> **TASKS TO PERFORM**:
1. Answer each question from the entries on Flamborough Head and the flamboyant style, marking your answers (a), (b) and (c) to match:
(a) What low coast to the south of Flamborough Head is contrasted with it?
(b) Which two buildings hold the earliest English examples of flowing tracery, and what dates are given for them?
(c) About when was the flamboyant style first employed in France?
2. Using the entries on Flamborough Head and the flamboyant style, turn the paragraph beginning "FLAMBOROUGH HEAD, a promontory" into a bulleted list that keeps its main facts.

> **SELECTED EXTRACT**:
FLAMBOROUGH HEAD, a promontory on the Yorkshire coast of England, between the Filey and Bridlington bays of the North Sea. It is a lofty chalk headland, and the resistance it offers to the action of the waves may be well judged by contrast with the low coast of Holderness to the south. The cliffs of the Head, however, are pierced with caverns and fringed with rocks of fantastic outline. Remarkable contortion of strata is seen at various points in the chalk. Sea-birds breed abundantly on the cliffs. A lighthouse marks the point, in 54° 7′ N., 0° 5′ W.

FLAMBOYANT STYLE, the term given to the phase of Gothic architecture in France which corresponds in period to the Perpendicular style. The word literally means “flowing” or “flaming,” in consequence of the resemblance to the curved lines of flame in window tracery. The earliest examples of flowing tracery are found in England in the later phases of the Decorated style, where, in consequence of the omission of the enclosing circles of the tracery, the carrying through of the foliations resulted in a curve of contrary flexure of ogee form and hence the term flowing tracery. In the minster and the church of St Mary at Beverley, dating from 1320 and 1330, are the earliest examples in England; in France its first employment dates from about 1460, and it is now generally agreed that the flamboyant style was introduced from English sources. One of the chief characteristics of the flamboyant style in France is that known as “interpenetration,” in which the base mouldings of one shaft are penetrated by those of a second shaft of which the faces are set diagonally. This interpenetration, which was in a sense a tour de force of French masons, was carried to such an extent that in a lofty rood-screen the mouldings penetrating the base-mould would be found to be those of a diagonal buttress situated 20 to 30 ft. above it. It was not limited, however, to internal work; in late 15th and early 16th century ecclesiastical architecture it is found on the façades of some French cathedrals, and often on the outside of chapels added in later times.

> **STORED ROWS**:
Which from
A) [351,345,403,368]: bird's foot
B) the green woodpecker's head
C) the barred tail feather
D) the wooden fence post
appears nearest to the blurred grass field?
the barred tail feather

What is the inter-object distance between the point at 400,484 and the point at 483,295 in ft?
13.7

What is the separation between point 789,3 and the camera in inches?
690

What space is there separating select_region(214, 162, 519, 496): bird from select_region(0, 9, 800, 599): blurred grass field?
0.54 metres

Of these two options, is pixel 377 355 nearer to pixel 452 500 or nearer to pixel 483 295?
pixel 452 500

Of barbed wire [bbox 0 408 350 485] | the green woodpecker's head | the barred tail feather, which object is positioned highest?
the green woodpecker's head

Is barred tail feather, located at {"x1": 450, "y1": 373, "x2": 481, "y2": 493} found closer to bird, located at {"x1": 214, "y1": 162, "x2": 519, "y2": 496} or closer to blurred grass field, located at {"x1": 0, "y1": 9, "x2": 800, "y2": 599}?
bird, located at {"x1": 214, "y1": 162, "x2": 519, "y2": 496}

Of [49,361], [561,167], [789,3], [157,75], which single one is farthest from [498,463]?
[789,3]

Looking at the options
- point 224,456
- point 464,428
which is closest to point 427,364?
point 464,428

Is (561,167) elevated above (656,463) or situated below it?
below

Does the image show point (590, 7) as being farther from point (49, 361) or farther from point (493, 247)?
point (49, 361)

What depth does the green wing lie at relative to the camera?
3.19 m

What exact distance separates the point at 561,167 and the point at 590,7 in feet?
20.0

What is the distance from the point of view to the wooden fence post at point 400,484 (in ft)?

> **SOLUTIONS PER TASK**:
1.
(a) The coast of Holderness.
(b) The minster and the church of St Mary at Beverley, dating from 1320 and 1330.
(c) About 1460.

2.
- A promontory on the Yorkshire coast of England, between the Filey and Bridlington bays of the North Sea.
- A lofty chalk headland whose resistance to the waves stands out against the low coast of Holderness to the south.
- Its cliffs are pierced with caverns and fringed with rocks of fantastic outline.
- Remarkable contortion of strata appears at various points in the chalk.
- Sea-birds breed abundantly on the cliffs.
- A lighthouse marks the point, in 54° 7′ N., 0° 5′ W.